Ben kurtarıp kellemi nida ve sual işaretlerinden,

büyük kavgada

açık ve endişesiz

girdim safıma.

Ve dışında bu safın

toprak ve sen

bana kafi gelmiyorsunuz.

Halbuki sen harikulade güzelsin

toprak sıcak ve güzeldir.

YAŞAMAYA DAİR

1

Yaşamak şakaya gelmez,

büyük bir ciddiyetle yaşayacaksın

                       bir sincap gibi mesela,

yani, yaşamanın dışında ve ötesinde hiçbir şey beklemeden,

                       yani bütün işin gücün yaşamak olacak.

Yaşamayı ciddiye alacaksın,

yani o derecede, öylesine ki,

mesela, kolların bağlı arkadan, sırtın duvarda,

yahut kocaman gözlüklerin,

                        beyaz gömleğinle bir laboratuvarda

                                    insanlar için ölebileceksin,

                        hem de yüzünü bile görmediğin insanlar için,

                        hem de hiç kimse seni buna zorlamamışken,

                        hem de en güzel en gerçek şeyin

                                      yaşamak olduğunu bildiğin halde.

Yani, öylesine ciddiye alacaksın ki yaşamayı,

yetmişinde bile, mesela, zeytin dikeceksin,

           hem de öyle çocuklara falan kalır diye değil,

           ölmekten korktuğun halde ölüme inanmadığın için,

                                      yaşamak yanı ağır bastığından.

                                                                                     1947

2

Diyelim ki, ağır ameliyatlık hastayız,

yani, beyaz masadan,

              bir daha kalkmamak ihtimali de var.

Duymamak mümkün değilse de biraz erken gitmenin kederini

biz yine de güleceğiz anlatılan Bektaşi fıkrasına,

hava yağmurlu mu, diye bakacağız pencereden,

yahut da sabırsızlıkla bekleyeceğiz

                                en son ajans haberlerini.

Diyelim ki, dövüşülmeye deşer bir şeyler için,

                               diyelim ki, cephedeyiz.

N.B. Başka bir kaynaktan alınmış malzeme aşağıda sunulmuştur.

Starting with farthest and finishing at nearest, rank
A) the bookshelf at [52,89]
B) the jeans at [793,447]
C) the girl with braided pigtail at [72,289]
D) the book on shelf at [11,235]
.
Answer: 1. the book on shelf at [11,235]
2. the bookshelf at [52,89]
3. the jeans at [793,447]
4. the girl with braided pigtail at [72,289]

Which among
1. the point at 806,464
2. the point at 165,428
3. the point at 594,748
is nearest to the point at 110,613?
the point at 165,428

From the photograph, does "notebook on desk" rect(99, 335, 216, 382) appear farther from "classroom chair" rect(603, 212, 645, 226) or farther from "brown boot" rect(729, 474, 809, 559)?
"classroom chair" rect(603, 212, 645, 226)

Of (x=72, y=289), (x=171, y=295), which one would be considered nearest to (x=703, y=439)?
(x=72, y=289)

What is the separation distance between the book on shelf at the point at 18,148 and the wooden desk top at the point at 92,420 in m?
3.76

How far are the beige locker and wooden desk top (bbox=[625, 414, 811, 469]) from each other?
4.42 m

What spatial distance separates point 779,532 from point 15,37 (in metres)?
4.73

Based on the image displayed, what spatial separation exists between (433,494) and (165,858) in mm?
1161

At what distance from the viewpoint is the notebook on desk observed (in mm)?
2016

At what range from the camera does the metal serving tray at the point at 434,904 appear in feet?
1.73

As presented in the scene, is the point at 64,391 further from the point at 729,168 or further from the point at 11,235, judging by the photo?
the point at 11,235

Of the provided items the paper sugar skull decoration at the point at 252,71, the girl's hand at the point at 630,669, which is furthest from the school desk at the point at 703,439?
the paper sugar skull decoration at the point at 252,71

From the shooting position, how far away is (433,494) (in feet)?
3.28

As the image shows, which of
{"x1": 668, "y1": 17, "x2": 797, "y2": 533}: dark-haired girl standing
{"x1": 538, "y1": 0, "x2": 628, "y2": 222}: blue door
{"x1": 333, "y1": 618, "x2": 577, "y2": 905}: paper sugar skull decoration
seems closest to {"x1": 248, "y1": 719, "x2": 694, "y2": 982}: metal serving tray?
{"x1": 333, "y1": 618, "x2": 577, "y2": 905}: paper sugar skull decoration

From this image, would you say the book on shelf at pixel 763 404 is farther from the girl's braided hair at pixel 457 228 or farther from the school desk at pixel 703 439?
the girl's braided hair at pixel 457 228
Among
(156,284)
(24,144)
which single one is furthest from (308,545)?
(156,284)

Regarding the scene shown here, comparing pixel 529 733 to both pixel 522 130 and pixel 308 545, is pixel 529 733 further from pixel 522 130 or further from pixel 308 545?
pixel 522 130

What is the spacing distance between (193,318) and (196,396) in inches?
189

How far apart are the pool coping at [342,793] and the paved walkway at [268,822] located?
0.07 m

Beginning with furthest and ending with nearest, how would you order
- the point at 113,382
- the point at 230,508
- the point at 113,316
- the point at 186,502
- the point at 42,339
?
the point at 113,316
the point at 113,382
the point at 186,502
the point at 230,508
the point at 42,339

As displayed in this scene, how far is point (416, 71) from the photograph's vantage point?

Daha orda ilk hücumda, daha o gün

                           yüzükoyun kapaklanıp ölmek de mümkün.

Tuhaf bir hınçla bileceğiz bunu,

                        fakat yine de çıldırasıya merak edeceğiz

                        belki yıllarca sürecek olan savaşın sonunu.

Diyelim ki hapisteyiz,

yaşımız da elliye yakın,

daha da on sekiz sene olsun açılmasına demir kapının.

Yine de dışarıyla birlikte yaşayacağız,

insanları, hayvanları, kavgası ve rüzgarıyla

                                    yani, duvarın ardındaki dışarıyla.

Yani, nasıl ve nerede olursak olalım

          hiç ölünmeyecekmiş gibi yaşanacak...

                                                                      1948

3

Bu dünya soğuyacak,

yıldızların arasında bir yıldız,

                       hem de en ufacıklarından,

mavi kadifede bir yaldız zerresi yani,

                       yani bu koskocaman dünyamız.

Bu dünya soğuyacak günün birinde,

hatta bir buz yığını

yahut ölü bir bulut gibi de değil,

boş bir ceviz gibi yuvarlanacak

                       zifiri karanlıkta uçsuz bucaksız.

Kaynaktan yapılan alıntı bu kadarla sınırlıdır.